Increasing energy efficiency
Energy efficiency is a third important piece of China’s energy priorities—a policy that includes not only boosting efficiency of existing energy producers and users but also closing down inefficient facilities. Eliminating small power plants is an important strategy in optimizing power infrastructure and increasing energy efficiency, according to Chinese commentators. In late May, the National Energy Administration told each province how many power plants to eliminate in a notice called the 2014 Elimination Production Capacity for [the] Power Industry. Shortly after this notice was released, provincial-level NDRCs successively published implementation plans on their official websites. At the same time, the central government has made plans for actively developing large-scale power plants and combined heat and power stations to replace the small power stations slated to close.
In addition to eliminating small-scale power plants, local governments in eastern China will likely crack down on the development of coal power to control increasing air pollution. As Prime Minister Li Keqiang pointed out at a State Council Executive meeting on June 26, some industrial bases must be moved inland, and new coal power plants would be prohibited in the Beijing-Tianjin-Hebei region. Instead, large-scale coal power plants in central and western China will play a more significant role in power production and transmission.
China’s second strategy to improve energy efficiency is the establishment of a market-oriented energy pricing mechanism. Currently, China’s energy inefficiency is largely caused by government control of energy pricing and SOE monopolies. To increase competition and decrease the power of SOE monopolies, future reform policies will likely invite more private companies into the sector, through the bidding process for power transmission, distribution, and sales.

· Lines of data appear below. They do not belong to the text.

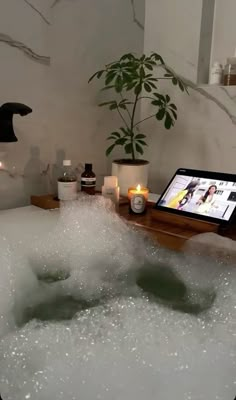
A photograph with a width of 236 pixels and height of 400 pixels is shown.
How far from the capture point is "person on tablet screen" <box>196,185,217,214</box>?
4.04 feet

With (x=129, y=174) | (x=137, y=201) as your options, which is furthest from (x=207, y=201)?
(x=129, y=174)

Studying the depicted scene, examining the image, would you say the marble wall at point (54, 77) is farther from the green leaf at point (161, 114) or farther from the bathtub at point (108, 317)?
the green leaf at point (161, 114)

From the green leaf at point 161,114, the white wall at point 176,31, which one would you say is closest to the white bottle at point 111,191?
the green leaf at point 161,114

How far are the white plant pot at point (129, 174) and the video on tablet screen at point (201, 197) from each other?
164mm

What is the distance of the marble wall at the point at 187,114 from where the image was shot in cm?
152

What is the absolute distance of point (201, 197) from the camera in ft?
4.16

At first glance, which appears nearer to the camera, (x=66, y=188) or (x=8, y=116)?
(x=8, y=116)

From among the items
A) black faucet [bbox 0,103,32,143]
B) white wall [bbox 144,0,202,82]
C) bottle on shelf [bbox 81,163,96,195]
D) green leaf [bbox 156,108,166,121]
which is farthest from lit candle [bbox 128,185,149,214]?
white wall [bbox 144,0,202,82]

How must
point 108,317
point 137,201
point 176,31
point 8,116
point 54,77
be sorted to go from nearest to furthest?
point 108,317 < point 8,116 < point 137,201 < point 54,77 < point 176,31

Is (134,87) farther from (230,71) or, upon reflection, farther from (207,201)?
(207,201)

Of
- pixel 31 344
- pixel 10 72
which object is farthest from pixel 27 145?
pixel 31 344

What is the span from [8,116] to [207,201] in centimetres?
70

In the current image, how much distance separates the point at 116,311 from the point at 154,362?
212mm

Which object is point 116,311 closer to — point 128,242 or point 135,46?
point 128,242
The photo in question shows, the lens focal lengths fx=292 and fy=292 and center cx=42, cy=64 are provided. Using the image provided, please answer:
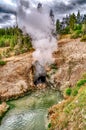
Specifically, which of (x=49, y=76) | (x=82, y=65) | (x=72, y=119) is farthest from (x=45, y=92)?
(x=72, y=119)

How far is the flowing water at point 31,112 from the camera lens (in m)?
46.9

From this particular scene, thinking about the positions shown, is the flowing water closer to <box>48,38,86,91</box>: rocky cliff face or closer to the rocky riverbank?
the rocky riverbank

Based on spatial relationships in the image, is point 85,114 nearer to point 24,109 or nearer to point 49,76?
point 24,109

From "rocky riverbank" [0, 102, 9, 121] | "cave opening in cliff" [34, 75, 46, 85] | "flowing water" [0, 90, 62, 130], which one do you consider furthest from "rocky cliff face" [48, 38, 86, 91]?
"rocky riverbank" [0, 102, 9, 121]

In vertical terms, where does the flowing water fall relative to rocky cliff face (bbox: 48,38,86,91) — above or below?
below

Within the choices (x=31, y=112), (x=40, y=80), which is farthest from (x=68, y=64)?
(x=31, y=112)

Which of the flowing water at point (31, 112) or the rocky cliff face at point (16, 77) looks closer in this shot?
the flowing water at point (31, 112)

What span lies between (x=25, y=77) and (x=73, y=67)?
12.1 meters

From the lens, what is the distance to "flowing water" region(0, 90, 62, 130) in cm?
4694

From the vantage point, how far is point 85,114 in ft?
116

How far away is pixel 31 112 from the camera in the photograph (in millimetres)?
53406

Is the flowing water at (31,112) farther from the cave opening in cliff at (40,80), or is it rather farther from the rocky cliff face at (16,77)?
the cave opening in cliff at (40,80)

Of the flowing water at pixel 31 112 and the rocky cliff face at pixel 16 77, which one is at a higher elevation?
the rocky cliff face at pixel 16 77

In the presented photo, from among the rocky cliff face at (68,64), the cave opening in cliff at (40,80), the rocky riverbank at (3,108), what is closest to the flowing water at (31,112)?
the rocky riverbank at (3,108)
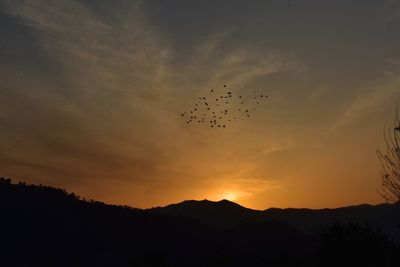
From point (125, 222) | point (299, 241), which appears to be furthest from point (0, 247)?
point (299, 241)

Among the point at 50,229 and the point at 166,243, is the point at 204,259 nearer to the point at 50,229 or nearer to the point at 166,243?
the point at 166,243

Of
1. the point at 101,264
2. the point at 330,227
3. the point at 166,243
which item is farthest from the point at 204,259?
the point at 330,227

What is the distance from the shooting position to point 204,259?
118 metres

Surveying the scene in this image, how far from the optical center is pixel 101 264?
360 ft

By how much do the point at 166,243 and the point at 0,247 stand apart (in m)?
39.7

On April 23, the State Council introduced 80 pilot projects to attract private investment to national infrastructure projects. Many of these projects are in the energy sector, including hydropower, wind power, photovoltaic power, oil and gas pipelines, energy storage facilities, the modern coal chemical industry, and the petrochemical industry. The State Council said that these projects will be put into public tendering to attract private capital through joint venture, sole proprietorship, or franchise mode. As the next step, the government will release more projects from other sectors, such as oil and gas exploration and water conservancy.
Carbon-trading schemes are also being used by the central government to actively promote market-based energy pricing structures. In February 2014, the NDRC reported its progress on promoting carbon trading in selected pilot cities. In the report, the NDRC decided to further promote carbon trading system to nationwide. As of July 12, Hebei was the sixth city in China to open a carbon emissions trading market after Shenzhen, Shanghai, Beijing, Guangdong, and Tianjin.